Moraes suspende pena de advogada do 8 de janeiro e decisão gera questionamentos
Ministro do STF concede 120 dias sem medidas cautelares após cirurgia e levanta críticas sobre tratamento diferenciado
O ministro do Supremo Tribunal Federal, Alexandre de Moraes, determinou a suspensão por 120 dias da pena imposta à advogada mineira Aline Leal Bastos Morais de Barros, condenada por envolvimento nos atos de 8 de janeiro de 2023.
A decisão foi tomada após a defesa informar que a advogada passou por uma cirurgia de histerectomia total, o que comprometeria sua mobilidade durante o período de recuperação.

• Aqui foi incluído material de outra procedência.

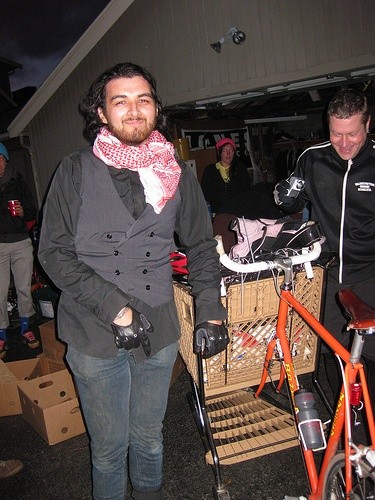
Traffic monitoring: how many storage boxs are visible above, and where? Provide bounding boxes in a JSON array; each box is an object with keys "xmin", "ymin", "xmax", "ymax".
[{"xmin": 0, "ymin": 318, "xmax": 87, "ymax": 446}]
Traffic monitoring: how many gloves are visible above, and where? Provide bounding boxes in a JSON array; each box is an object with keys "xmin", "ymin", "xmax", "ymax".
[
  {"xmin": 110, "ymin": 305, "xmax": 154, "ymax": 357},
  {"xmin": 277, "ymin": 179, "xmax": 296, "ymax": 205},
  {"xmin": 194, "ymin": 318, "xmax": 229, "ymax": 358}
]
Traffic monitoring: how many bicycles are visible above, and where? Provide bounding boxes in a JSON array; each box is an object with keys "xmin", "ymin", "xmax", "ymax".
[{"xmin": 212, "ymin": 232, "xmax": 374, "ymax": 500}]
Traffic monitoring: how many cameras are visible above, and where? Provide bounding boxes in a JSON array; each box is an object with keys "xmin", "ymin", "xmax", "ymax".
[{"xmin": 284, "ymin": 176, "xmax": 305, "ymax": 197}]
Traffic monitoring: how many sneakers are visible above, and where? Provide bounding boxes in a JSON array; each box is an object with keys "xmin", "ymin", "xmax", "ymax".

Com isso, além da suspensão do início do cumprimento da pena, Moraes também dispensou temporariamente o uso de tornozeleira eletrônica e outras medidas cautelares.
Entenda o caso
Aline foi condenada pela Primeira Turma do STF a 14 anos de prisão por crimes como:
- Associação criminosa armada
- Tentativa de golpe de Estado
- Abolição violenta do Estado Democrático de Direito
- Dano ao patrimônio público
- Deterioração de patrimônio tombado
Segundo as investigações, ela teria organizado uma caravana que saiu de Montes Claros (MG) rumo a Brasília para participar das manifestações.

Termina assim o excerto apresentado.